La question de Jérusalem est une priorité, il importe que l’existence de l’Etat d’Israël n’affecte en rien, ni de près ni de loin, le statut de cette ville qui appartient à l’Euromed tout entier. Comme d’ailleurs l’ONU l’avait exprimé dans sa résolution de novembre 1947, Jérusalem doit avoir un statut international, un peu comme le Vatican. Cette ville pourrait devenir un lieu privilégié de rencontres entre religions, une sorte d’ONU religieux. Pour nous, la revendication de l’Etat d’Israël sur Jérusalem est dangereuse, infiniment plus que les colonies dont on parle tant. On a bien vu l’effet qu’a provoqué la visite de Sharon sur l’esplanade des mosquées. Les musulmans ne supportent pas l’idée que Jérusalem soit sous contrôle israélien, on peut les comprendre. Rappelons que jusqu’en 1967, soit durant 20 ans après la résolution de l’ONU, les Israéliens ne revendiquaient pas la vieille ville de Jérusalem. Il est évident que si la Jérusalem historique est internationalisée, les juifs auront accès à leurs lieux saints, au même titre que les Chrétiens et les Musulmans.
Nous connaissons fort bien Jérusalem, nous y avons passé beaucoup de temps mais nous considérons qu’Israël doit se retirer de la vieille ville, la question du périmètre de ce territoire internationale restant à préciser, mais c’est à l’évidence une pomme de discorde majeure. Or, le sionisme, malgré son nom, ne passe nullement par la question de la possession de Jérusalem ; le projet initial était de constituer un Foyer ou un Etat juif, pas de récupérer Jérusalem ! Il y a là des interférences regrettables entre un symbole, Jérusalem et un mode de vie, un territoire où les Juifs puissent se retrouver entre eux. On peut tout à fait se passer du symbole qui était en quelque sorte la cerise sur le gâteau.
Il faut souligner, par ailleurs, que la question israélienne ne concerne pas que le monde arabe, lequel doit de son côté renoncer à ses droits sur une partie de la Palestine, dans le cadre du post-sionisme. Israël est désormais une réalité qu’on ne peut remettre en question dans son principe sinon sur tel ou tel point comme la question de Jérusalem. De même la présence des mosquées - notamment celle d’El Aqsa qui a donné son nom à la nouvelle Intifada - au dessus du Temple est un fait que l’on ne saurait remettre en question.

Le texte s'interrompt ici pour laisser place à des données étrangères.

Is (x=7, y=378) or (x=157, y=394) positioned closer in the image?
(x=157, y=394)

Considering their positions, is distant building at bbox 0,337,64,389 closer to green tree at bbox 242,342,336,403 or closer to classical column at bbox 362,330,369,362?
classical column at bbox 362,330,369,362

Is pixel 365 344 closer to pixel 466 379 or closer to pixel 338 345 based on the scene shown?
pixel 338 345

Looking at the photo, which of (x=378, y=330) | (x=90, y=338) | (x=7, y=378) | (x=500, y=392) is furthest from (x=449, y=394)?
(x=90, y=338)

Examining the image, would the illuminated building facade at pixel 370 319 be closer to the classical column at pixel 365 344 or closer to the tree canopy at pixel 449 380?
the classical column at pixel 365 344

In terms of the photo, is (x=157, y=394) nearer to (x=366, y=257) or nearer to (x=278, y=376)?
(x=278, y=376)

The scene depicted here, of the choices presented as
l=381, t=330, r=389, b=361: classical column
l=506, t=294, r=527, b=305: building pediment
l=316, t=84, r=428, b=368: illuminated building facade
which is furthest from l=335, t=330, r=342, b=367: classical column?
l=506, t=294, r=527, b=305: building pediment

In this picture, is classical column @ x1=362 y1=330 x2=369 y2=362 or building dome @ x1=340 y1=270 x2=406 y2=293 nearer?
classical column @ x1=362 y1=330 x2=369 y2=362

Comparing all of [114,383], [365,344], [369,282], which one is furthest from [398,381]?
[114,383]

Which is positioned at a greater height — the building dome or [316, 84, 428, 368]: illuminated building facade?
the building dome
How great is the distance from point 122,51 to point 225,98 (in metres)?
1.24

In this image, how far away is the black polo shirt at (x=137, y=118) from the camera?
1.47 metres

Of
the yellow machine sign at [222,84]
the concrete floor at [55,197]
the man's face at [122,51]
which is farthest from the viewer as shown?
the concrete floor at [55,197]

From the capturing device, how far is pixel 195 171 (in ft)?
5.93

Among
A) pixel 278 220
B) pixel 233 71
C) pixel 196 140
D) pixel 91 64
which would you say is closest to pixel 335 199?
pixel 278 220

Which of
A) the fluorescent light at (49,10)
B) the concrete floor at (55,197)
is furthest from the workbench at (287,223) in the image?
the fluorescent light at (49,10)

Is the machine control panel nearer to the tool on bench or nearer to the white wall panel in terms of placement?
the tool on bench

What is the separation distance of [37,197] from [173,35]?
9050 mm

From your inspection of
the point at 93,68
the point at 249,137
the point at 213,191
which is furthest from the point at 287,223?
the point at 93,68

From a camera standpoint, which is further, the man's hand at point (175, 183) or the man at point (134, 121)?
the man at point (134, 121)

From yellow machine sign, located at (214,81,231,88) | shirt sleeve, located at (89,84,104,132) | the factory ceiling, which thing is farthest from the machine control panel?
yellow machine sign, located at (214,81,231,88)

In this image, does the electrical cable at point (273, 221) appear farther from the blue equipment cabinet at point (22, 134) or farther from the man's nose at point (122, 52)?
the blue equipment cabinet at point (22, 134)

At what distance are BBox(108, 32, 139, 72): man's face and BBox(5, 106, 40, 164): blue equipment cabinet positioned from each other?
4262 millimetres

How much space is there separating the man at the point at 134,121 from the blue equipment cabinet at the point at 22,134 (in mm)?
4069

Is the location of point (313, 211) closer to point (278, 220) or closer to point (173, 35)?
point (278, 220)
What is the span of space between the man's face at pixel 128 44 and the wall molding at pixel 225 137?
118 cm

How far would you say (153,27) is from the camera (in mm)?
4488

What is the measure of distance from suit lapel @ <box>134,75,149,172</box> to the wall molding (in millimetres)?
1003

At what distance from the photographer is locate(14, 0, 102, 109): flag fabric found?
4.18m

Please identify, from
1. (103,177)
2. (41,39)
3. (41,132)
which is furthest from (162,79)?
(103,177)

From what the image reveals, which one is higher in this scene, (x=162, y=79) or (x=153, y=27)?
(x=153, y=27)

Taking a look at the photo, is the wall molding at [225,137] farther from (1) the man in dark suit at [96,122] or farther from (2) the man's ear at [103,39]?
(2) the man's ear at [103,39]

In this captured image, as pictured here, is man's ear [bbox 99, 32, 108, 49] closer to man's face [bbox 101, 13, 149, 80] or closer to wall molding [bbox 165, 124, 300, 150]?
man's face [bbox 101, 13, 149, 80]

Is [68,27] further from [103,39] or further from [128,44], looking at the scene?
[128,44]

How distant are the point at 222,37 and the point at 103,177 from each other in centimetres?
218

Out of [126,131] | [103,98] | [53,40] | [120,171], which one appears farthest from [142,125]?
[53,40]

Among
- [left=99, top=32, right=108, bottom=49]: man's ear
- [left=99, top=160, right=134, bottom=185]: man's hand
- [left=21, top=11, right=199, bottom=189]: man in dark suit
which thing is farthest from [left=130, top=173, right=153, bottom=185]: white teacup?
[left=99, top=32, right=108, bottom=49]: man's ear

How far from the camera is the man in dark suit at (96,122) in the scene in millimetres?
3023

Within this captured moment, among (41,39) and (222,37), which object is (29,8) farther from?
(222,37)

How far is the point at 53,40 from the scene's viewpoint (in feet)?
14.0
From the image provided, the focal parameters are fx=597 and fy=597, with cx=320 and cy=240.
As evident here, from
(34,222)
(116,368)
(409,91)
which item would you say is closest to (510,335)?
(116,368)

La question israélienne intéresse tout autant l’Europe et autant l’Europe que le monde arabe constituent l’environnement naturel de l’Etat d’Israël, avec les problèmes de réfugiés qui ont marqué la vie de l’Euromed, tout au long du XXe siècle, du fait des pogroms, de la Shoa, de la décolonisation et du conflit israélo-arabe. Mais la question israélienne est une chose, la question de Jérusalem en est une autre.
Si les arabes avaient accepté la résolution de l’ONU de 1947, on n’en serait pas là. Nous avons publié le plan de partage sur le Site Ramkat.free.fr, accepté par la direction sioniste qui avait le sens des priorités. Jérusalem n’aurait pas fait partie d’Israël. Le nombre d’arabes en Israël serait resté très faible car les territoires où se trouvaient ceux que l’on appellera par la suite les arabes israéliens faisaient partie de l’Etat arabe de Palestine tel que l’avait défini l’ONU. La (Trans)Jordanie, c’est-à-dire la Palestine orientale, ne se serait pas étendue sur la rive Ouest du Jourdain, laissant ainsi aux Palestiniens occidentaux leur propre Etat.4 En fait, c’est chaque fois la guerre qui a poussé Israël dans des situations ingérables mais ô combien tentantes; en fait c’était là un cadeau empoisonné, les victoires n’étant pas nécessairement un don du ciel.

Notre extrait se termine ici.